How To Make Money By Investing In Mutual Funds? There are basically two ways to make money and two ways to lose money by investing in mutual funds. Let’s get down to the basics.
There are thousands of funds to choose from and the vast majority of them will fall into one of four categories depending on where they invest money (your money). They are called: stocks (stocks), bonds, money market and balanced funds. In all of the above, you open an account, invest money, and it buys you stocks. You earn money by investing based on the number of stocks you own. The same is true if you lose money while investing.
Let’s start with the most popular and risky category called EQUITY FUNDS, which invests money in stocks, also known as “stocks”. Why invest money here? The primary goal is growth, with dividend income as a secondary goal. You make money by investing here when the stock price rises and through dividends. You lose money when the stock price goes down. Dividends come from the shares in the fund’s portfolio and are passed on to you. They (like all dividends) are yours. The main attraction of equity funds: the potential for high returns.

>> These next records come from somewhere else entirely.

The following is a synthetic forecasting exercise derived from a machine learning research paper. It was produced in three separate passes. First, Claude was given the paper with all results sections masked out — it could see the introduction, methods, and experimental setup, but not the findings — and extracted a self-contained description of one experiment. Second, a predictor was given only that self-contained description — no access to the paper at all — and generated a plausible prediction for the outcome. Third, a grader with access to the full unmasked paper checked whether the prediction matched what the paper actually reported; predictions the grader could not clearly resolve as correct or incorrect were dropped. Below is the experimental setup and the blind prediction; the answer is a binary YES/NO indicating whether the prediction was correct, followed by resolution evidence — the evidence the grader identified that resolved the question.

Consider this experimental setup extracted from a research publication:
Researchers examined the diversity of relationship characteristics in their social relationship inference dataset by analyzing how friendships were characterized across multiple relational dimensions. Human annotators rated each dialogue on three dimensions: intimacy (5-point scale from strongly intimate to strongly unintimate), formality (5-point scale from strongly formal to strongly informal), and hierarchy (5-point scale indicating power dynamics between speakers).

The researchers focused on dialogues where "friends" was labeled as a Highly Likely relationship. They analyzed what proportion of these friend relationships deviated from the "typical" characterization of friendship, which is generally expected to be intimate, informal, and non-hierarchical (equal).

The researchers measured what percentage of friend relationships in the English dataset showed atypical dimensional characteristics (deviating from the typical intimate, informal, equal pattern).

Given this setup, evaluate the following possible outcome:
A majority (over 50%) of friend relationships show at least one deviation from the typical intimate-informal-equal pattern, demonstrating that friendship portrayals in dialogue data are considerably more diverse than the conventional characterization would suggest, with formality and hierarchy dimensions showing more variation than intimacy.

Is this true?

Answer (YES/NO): NO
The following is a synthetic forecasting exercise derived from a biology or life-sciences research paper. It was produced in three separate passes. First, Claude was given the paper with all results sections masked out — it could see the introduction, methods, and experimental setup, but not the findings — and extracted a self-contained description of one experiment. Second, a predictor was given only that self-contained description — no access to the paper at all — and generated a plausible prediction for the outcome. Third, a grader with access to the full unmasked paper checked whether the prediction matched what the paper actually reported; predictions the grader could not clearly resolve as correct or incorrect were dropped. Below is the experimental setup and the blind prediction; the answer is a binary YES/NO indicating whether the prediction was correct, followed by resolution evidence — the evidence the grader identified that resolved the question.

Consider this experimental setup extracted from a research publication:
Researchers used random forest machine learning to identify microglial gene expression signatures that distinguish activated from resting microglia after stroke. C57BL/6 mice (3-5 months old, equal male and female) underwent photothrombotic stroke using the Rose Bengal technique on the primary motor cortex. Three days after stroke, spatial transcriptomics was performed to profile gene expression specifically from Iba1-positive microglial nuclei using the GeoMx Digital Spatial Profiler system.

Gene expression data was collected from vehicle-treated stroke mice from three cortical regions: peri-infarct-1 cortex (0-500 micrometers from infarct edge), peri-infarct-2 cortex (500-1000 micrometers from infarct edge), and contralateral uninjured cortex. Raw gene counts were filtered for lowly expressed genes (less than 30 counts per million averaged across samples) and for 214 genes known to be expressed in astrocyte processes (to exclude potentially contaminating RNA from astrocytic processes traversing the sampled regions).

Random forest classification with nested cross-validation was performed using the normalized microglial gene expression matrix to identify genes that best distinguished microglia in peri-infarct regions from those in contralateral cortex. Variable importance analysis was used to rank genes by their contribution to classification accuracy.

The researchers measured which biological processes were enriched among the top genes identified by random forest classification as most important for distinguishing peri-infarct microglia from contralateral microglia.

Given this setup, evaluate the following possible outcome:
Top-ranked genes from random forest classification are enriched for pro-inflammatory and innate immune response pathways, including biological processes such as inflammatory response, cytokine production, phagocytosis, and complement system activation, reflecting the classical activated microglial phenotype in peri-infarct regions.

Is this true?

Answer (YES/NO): YES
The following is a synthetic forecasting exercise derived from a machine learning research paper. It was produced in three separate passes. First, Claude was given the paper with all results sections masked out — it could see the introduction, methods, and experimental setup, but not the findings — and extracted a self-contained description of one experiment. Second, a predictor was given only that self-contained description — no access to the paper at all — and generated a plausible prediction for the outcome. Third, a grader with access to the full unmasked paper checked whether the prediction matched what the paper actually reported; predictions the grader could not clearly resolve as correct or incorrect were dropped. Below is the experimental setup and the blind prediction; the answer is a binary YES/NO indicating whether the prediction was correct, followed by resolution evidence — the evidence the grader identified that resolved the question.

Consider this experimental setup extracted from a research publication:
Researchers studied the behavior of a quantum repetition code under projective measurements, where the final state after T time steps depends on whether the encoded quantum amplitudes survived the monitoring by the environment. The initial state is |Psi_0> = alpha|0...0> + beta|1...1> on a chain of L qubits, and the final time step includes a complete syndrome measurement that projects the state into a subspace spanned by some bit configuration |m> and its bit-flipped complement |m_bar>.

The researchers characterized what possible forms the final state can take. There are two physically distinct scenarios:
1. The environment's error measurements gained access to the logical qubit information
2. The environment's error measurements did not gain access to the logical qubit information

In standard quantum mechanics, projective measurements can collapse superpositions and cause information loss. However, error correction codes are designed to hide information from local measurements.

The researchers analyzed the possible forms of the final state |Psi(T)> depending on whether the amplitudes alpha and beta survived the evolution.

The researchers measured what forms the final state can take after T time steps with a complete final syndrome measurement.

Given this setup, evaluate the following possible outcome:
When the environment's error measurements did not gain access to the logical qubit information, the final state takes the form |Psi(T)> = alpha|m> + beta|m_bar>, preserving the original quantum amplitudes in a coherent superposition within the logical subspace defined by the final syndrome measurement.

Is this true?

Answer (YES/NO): YES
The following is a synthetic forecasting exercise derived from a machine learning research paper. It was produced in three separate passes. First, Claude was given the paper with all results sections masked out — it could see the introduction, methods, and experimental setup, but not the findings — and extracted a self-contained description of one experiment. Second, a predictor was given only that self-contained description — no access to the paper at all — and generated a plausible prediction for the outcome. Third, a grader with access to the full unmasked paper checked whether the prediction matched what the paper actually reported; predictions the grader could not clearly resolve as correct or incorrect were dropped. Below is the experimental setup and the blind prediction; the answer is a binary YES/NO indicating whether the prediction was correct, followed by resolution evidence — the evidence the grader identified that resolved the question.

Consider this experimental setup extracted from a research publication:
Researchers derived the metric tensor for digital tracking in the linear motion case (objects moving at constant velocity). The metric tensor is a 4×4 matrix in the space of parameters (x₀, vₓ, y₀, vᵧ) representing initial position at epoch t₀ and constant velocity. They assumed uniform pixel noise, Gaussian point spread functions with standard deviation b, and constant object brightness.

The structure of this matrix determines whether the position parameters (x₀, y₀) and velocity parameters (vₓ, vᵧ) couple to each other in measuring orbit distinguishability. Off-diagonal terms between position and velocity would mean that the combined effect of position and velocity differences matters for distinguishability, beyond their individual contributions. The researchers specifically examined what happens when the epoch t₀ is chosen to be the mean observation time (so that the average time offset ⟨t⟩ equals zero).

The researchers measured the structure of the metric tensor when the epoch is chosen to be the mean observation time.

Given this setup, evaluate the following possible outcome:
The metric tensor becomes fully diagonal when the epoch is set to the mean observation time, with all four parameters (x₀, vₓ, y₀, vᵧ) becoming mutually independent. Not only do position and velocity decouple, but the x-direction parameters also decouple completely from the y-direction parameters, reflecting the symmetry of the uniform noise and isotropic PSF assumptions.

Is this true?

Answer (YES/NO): YES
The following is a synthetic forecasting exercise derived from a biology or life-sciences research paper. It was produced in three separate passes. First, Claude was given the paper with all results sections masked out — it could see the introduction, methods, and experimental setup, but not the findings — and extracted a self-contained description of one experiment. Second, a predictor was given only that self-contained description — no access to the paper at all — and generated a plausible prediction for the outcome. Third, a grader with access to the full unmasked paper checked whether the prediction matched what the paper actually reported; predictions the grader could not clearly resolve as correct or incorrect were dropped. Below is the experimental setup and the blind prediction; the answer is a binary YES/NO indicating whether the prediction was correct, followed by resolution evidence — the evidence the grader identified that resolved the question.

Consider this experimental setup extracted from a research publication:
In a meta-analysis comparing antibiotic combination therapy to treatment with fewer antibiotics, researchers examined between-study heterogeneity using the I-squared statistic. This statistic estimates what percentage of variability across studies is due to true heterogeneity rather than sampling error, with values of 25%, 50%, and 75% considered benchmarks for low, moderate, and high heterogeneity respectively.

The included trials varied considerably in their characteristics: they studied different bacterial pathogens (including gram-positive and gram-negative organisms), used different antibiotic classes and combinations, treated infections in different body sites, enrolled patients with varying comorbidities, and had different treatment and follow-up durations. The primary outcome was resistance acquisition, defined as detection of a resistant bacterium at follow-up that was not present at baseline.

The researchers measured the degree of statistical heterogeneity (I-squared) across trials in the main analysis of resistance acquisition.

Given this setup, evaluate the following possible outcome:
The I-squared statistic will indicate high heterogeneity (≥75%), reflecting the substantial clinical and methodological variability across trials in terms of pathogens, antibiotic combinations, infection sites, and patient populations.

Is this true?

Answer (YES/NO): YES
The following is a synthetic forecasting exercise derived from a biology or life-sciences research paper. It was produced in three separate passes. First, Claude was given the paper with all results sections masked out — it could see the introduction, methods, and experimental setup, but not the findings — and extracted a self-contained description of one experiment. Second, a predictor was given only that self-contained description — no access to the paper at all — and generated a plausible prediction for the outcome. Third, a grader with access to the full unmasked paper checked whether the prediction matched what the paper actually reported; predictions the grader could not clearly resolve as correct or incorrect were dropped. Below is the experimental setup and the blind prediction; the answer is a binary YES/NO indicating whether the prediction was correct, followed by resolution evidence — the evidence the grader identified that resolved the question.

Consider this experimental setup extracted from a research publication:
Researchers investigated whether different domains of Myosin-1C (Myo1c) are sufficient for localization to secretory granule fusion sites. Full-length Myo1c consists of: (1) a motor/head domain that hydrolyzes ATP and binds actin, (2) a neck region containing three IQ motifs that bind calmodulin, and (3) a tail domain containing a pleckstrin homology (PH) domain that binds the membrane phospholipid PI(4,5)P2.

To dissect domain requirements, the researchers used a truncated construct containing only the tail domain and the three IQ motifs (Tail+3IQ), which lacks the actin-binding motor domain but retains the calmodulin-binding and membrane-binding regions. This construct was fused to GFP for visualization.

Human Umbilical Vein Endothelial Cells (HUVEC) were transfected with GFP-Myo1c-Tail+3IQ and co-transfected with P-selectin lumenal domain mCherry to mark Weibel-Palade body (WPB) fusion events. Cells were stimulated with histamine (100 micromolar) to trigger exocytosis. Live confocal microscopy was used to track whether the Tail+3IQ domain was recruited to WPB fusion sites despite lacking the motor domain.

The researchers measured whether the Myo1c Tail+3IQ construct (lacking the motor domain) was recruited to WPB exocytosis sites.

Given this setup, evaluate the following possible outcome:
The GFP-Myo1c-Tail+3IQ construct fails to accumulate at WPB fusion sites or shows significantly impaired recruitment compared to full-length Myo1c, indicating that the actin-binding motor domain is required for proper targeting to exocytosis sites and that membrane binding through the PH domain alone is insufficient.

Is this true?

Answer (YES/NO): NO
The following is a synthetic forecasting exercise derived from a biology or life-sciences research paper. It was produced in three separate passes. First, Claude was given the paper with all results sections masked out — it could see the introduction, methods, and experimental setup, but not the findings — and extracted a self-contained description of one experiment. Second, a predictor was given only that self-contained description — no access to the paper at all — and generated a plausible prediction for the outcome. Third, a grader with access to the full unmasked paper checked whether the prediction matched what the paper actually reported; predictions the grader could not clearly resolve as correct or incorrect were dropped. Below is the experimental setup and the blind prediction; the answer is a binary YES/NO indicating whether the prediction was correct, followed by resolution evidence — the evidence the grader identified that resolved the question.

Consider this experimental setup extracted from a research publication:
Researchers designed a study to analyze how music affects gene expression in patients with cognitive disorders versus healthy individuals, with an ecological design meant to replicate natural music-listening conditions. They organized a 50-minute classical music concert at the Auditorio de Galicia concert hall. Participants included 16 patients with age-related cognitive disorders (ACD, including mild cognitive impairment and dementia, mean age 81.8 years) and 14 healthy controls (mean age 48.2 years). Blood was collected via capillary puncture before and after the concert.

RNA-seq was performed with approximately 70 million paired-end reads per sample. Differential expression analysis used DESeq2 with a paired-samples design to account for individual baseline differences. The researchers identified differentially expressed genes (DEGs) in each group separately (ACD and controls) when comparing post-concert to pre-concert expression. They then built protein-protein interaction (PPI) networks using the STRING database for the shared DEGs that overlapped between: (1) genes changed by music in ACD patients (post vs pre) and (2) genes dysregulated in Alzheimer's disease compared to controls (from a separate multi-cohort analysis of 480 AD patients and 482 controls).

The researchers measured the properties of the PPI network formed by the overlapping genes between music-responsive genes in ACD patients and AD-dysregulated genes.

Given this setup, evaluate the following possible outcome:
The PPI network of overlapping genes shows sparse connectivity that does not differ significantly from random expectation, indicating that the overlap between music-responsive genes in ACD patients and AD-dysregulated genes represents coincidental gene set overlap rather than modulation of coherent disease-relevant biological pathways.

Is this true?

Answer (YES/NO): NO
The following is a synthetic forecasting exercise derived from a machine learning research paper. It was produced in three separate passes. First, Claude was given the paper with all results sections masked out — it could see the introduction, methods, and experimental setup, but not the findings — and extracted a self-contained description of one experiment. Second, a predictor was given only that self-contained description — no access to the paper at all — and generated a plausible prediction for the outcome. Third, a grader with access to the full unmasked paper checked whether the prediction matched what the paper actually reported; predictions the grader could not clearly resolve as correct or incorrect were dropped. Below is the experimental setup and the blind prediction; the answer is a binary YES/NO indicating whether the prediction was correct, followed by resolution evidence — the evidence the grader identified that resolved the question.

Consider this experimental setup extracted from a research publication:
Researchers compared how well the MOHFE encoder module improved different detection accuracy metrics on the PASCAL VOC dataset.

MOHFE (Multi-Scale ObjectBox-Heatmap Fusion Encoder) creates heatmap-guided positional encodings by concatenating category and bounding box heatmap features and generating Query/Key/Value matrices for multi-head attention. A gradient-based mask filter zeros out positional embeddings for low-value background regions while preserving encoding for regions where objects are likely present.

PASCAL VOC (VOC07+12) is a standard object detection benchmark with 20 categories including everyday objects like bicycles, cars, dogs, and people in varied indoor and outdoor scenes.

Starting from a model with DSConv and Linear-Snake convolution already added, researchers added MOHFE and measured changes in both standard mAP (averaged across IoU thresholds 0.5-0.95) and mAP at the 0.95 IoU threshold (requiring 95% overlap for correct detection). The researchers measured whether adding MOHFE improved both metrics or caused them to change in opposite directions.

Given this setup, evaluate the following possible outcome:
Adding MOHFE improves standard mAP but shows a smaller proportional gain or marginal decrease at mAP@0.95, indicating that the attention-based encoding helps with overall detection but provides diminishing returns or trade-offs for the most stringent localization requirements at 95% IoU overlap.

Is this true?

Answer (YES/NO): YES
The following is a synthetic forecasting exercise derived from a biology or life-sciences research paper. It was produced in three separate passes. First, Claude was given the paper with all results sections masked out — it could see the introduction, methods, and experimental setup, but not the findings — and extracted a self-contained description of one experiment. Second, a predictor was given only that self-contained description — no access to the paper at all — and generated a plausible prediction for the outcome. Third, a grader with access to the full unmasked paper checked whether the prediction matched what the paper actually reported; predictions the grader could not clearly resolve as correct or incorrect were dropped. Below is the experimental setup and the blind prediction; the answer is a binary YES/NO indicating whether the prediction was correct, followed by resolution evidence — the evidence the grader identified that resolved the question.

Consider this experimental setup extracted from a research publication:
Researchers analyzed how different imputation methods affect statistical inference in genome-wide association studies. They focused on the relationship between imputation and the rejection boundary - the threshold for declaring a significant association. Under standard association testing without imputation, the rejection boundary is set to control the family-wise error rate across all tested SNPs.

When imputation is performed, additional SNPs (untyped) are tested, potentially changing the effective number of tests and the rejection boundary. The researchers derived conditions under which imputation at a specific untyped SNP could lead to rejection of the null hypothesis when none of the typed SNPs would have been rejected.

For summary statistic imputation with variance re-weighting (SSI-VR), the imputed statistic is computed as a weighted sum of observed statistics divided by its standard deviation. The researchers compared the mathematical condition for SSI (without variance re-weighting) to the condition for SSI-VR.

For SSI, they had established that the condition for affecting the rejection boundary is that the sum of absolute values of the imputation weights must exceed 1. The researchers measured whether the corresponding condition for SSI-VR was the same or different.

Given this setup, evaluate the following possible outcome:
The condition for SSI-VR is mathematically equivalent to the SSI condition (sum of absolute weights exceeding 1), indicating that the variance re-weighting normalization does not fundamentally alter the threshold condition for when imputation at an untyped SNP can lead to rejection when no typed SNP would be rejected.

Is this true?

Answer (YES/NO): NO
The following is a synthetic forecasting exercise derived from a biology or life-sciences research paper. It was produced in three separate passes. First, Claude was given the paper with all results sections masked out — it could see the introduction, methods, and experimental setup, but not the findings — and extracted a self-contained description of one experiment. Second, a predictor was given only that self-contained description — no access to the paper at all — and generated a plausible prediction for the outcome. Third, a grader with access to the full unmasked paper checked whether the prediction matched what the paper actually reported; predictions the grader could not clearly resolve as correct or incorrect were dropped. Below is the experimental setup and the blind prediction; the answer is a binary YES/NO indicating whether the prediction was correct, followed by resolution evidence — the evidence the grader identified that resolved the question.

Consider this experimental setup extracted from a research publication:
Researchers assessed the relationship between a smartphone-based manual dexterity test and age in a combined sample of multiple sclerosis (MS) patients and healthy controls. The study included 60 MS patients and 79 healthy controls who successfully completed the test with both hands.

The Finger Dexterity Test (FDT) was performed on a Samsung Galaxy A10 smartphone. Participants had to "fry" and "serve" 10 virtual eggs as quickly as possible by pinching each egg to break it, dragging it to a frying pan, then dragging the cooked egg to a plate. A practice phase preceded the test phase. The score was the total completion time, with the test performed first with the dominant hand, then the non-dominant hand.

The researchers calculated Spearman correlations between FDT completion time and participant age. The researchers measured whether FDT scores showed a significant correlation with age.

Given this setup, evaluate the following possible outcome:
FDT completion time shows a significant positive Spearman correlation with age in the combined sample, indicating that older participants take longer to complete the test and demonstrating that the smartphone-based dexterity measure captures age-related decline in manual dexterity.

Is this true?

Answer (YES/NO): YES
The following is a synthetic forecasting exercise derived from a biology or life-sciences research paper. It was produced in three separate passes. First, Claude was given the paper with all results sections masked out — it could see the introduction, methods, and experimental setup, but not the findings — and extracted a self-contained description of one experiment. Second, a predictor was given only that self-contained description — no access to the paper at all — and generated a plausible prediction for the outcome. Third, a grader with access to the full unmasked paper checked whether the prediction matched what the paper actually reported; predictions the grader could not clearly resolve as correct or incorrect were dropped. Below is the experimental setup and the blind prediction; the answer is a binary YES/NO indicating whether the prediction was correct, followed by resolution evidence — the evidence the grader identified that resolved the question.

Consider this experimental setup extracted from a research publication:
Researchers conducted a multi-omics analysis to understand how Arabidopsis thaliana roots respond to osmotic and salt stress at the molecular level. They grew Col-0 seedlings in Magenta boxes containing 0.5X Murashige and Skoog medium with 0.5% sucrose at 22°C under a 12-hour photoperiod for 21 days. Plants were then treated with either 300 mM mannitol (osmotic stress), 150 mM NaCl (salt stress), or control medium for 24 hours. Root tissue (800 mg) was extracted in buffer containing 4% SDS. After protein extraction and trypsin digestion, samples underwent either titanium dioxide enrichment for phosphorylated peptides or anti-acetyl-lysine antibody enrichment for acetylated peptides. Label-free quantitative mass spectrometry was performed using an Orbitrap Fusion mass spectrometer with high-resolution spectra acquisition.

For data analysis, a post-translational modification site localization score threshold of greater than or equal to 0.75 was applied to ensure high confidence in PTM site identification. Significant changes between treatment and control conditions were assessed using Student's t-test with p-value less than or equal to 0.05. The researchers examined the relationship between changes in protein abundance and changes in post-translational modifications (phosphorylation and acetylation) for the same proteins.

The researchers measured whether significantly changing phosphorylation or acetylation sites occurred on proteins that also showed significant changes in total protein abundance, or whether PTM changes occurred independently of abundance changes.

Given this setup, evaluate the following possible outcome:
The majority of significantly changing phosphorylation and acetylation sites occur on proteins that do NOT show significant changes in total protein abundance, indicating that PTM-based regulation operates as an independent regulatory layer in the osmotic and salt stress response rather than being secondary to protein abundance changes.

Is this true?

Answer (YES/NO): YES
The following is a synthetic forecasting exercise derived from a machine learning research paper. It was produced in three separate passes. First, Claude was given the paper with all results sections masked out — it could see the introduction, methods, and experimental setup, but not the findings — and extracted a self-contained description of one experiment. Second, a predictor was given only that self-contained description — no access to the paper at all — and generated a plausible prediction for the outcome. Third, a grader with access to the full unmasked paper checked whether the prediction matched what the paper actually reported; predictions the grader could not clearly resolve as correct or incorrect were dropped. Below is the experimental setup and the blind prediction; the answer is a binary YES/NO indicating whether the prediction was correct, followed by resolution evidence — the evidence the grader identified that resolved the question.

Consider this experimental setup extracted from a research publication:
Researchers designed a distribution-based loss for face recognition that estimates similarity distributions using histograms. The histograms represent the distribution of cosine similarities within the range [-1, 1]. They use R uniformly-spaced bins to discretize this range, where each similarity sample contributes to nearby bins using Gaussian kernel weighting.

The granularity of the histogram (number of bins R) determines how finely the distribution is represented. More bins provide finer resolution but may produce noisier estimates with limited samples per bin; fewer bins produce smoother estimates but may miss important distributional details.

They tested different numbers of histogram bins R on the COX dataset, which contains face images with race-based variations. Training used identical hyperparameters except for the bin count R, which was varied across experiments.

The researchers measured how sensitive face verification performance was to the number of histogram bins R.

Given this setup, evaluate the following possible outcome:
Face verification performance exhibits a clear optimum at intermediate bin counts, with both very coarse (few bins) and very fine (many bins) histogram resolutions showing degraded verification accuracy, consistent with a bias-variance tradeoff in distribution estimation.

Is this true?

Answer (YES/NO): NO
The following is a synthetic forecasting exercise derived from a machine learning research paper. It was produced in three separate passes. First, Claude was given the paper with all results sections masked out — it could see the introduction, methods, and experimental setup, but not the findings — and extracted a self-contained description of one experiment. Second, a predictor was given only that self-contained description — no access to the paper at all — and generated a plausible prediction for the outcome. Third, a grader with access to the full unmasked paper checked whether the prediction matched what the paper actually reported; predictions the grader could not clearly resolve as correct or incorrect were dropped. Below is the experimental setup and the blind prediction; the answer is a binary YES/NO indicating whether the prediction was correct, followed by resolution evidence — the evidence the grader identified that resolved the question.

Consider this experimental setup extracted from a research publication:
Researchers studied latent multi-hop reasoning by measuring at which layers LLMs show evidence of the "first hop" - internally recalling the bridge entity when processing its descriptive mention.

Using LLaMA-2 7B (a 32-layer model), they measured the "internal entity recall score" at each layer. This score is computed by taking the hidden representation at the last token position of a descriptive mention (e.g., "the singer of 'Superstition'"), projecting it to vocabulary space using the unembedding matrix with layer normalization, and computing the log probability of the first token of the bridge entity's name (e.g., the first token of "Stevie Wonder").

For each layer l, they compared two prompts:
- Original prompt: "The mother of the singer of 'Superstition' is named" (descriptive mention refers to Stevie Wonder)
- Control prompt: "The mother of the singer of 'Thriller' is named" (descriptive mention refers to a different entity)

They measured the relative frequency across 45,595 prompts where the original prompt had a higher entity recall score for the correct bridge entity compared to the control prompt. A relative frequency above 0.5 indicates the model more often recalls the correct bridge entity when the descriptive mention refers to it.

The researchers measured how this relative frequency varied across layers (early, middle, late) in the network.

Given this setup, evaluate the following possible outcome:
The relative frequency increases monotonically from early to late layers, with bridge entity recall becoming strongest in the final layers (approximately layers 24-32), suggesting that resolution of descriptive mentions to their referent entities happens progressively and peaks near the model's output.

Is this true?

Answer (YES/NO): YES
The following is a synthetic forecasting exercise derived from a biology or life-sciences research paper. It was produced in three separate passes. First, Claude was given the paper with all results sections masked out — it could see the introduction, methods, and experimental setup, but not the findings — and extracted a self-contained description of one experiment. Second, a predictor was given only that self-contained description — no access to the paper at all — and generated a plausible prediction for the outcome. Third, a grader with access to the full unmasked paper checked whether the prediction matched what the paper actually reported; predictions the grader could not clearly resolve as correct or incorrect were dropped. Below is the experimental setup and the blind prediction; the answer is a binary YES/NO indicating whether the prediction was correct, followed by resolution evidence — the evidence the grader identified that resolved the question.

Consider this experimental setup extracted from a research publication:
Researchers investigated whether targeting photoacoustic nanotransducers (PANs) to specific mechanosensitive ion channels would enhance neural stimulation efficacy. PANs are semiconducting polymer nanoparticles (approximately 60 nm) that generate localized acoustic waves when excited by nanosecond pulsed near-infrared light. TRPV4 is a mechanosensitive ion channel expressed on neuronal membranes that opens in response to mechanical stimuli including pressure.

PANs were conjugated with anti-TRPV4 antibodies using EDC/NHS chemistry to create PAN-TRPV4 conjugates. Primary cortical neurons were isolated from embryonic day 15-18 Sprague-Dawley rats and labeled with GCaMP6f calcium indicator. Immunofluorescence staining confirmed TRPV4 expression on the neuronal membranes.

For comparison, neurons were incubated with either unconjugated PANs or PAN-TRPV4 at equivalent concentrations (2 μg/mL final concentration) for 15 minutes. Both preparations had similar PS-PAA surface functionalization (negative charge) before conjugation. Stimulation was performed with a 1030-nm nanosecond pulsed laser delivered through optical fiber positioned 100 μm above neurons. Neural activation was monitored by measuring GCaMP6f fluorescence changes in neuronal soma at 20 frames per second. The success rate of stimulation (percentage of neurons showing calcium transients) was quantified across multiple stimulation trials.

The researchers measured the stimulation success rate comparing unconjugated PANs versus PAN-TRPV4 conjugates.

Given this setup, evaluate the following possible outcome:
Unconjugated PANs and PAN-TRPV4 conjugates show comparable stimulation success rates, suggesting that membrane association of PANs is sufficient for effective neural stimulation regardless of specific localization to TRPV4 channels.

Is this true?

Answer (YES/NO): NO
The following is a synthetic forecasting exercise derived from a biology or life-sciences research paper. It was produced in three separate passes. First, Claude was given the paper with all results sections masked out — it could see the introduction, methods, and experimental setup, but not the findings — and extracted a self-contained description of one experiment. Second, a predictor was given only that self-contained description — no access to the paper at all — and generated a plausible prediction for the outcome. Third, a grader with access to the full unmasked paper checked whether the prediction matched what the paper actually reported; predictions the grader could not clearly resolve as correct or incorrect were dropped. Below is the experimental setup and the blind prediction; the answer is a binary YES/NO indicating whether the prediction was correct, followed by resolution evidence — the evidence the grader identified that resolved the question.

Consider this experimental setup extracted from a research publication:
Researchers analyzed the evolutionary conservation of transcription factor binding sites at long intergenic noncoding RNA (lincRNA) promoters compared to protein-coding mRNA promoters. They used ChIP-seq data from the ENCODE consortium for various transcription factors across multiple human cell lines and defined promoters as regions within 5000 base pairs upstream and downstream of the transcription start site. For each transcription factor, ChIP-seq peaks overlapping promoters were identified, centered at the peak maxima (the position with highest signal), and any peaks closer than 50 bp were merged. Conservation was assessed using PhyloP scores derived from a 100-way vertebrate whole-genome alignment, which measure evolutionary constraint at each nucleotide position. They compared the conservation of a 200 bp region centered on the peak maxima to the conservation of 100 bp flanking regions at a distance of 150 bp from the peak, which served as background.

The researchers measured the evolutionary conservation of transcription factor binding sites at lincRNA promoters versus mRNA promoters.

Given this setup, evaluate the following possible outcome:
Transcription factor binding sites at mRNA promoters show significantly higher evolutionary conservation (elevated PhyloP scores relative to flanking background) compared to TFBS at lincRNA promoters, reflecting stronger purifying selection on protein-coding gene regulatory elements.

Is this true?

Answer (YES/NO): YES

BOND FUNDS have one main objective: higher income in the form of dividends. They are also called INCOME FUND and are generally more secure than the variety of stocks. You invest money here to earn higher dividends than what you can get elsewhere. Dividends come from interest earned in the fund’s bond portfolio. You can also earn money by investing when the stock price rises; and lose money when the stock price goes down. Normally there are a lot less price fluctuations than what you will find in the stock or equity category.
BALANCED FUNDS are a happy medium between the above two, as they invest money in both stocks and bonds. Therefore, you make money from both rising stock prices and dividends, and you lose money investing when stock prices fall. Here you have a moderate risk.
MONEY MARKET FUNDS are the safe alternative and you make money investing in them in only one way: dividends. They invest money and earn interest in high-quality, short-term (money market) IOUs. This interest they pass on to you in the form of dividends. The share price is set at $ 1 and does not fluctuate. Investors very rarely lose money by investing here.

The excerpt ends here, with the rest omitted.